We are starting to build a collection of standardised CloudWatch Alarm terraform modules in cyber-security-shared-terraform-modules
This repository uses cloudwatch list-metrics
to identify resources to be
monitored, queries the tags for those resources in order to classify them
into services and environments.
The aim is to produce a set of tfvar
files containing lists of maps
containing the config for the standard modules.
Then we can implement the modules to count across those lists.
Hopefully we can then automatically generate a pull request to terraform the alarm config.
This has been written as a lambda but potentially it could be run locally by the concourse pipeline.

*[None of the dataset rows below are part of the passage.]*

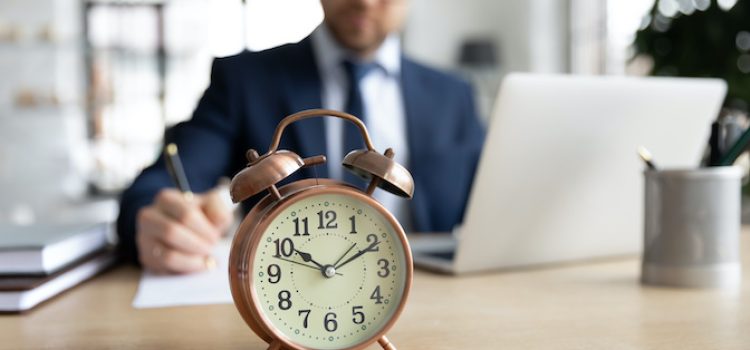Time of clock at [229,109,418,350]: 10:10
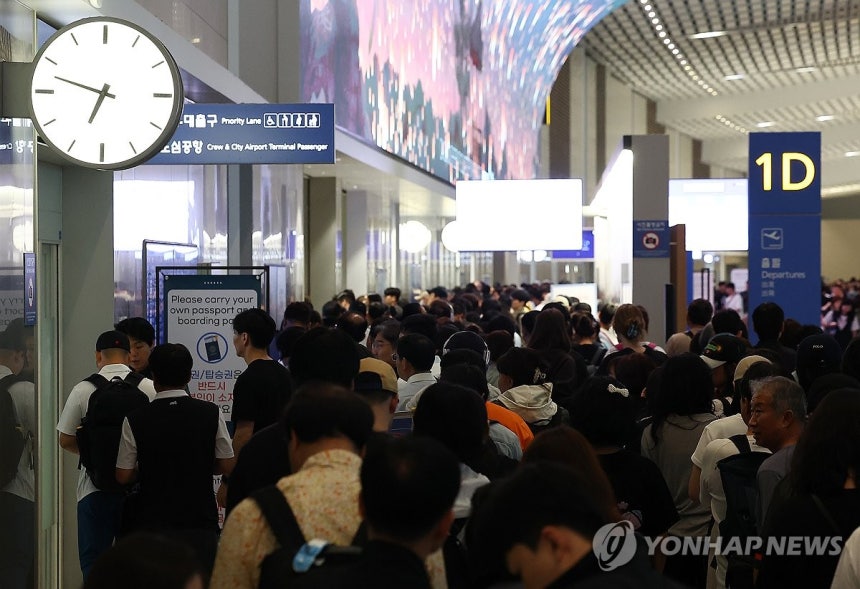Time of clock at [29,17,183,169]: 6:47
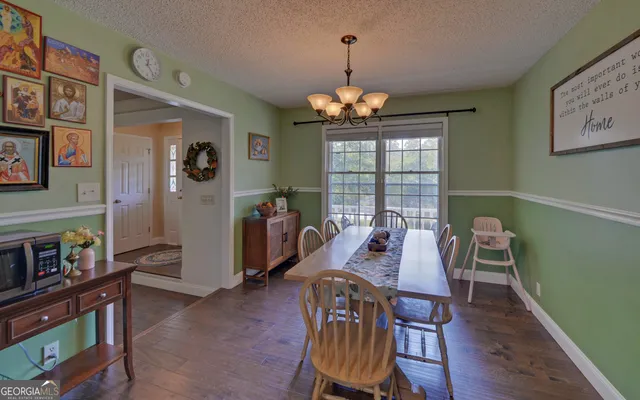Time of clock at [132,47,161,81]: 12:24
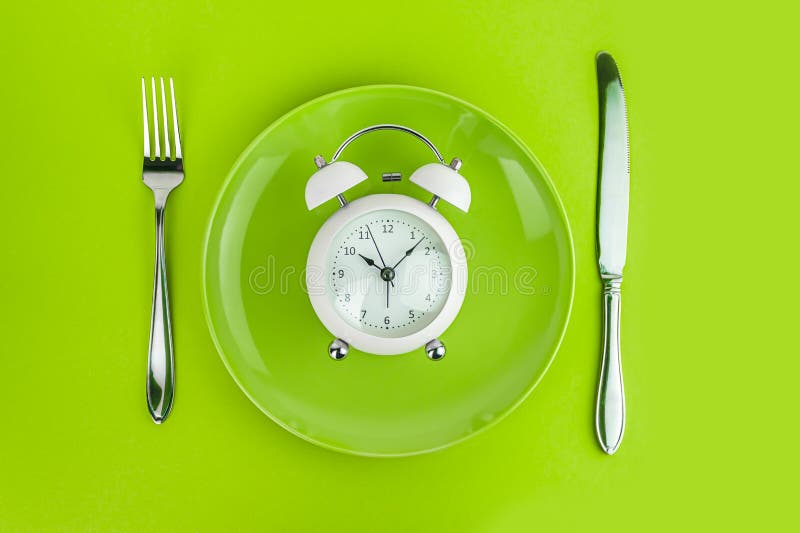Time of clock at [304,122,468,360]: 10:07
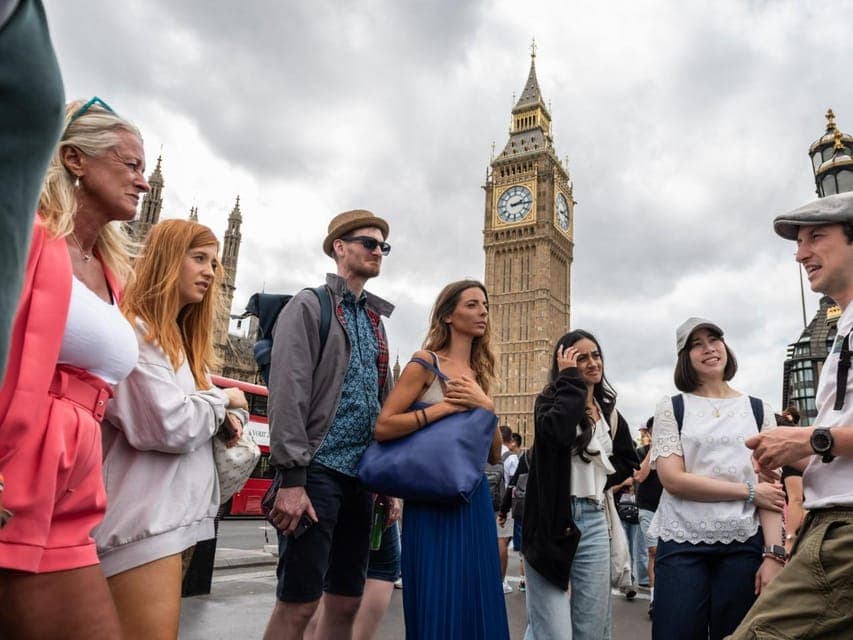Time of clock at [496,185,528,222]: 2:14
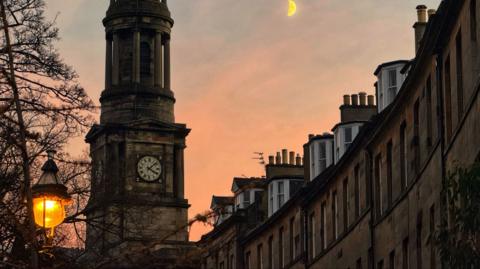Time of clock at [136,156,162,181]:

This lambda subscribes to an SNS health topic and routes the alarm to appropriate notification SNS topics.
Reconfigure terraform state to current account
cd terraform/deployable
terraform init -reconfigure -backend-config=../deployments/[account]/backend.tfvars
Apply using tfvars generated by python script
# change script to generate alarms into tf/deployments folder
terraform apply -var-file=../../lambda/generate_metric_alarms/output/[account]/alarms.tfvars
There are some pipelines in the concourse folder.
Runs:
- Generate metric alarms (to create alarms.tfvars for each account)
- Terraform (per_account) to deploy the cloudwatch alarms and forwarders.
- Terraform (per_dashboard_environment) to deploy the health monitoring infrastructure to notify splunk and slack of health events.
Check that our concourse workers are healthy. We had an issue where our pipelines failed because there were no workers available. README.md
Check that all the slack webhooks configured in SSM are operational. We had an issue where we were posting to a webhook where the channel name had been changed so it wasn't working. README.md
There are 2 Dockerfiles:
-
terraform-container - README.md Installs a specified version of terraform and contains scripts to perform an STS:AssumeRole operation to assume the role for a given pipeline.
-
http-api-container - README.md Replaces the standard
aequitas/http-api-resource
container kernel with a more recent version to patch vulnerabilities.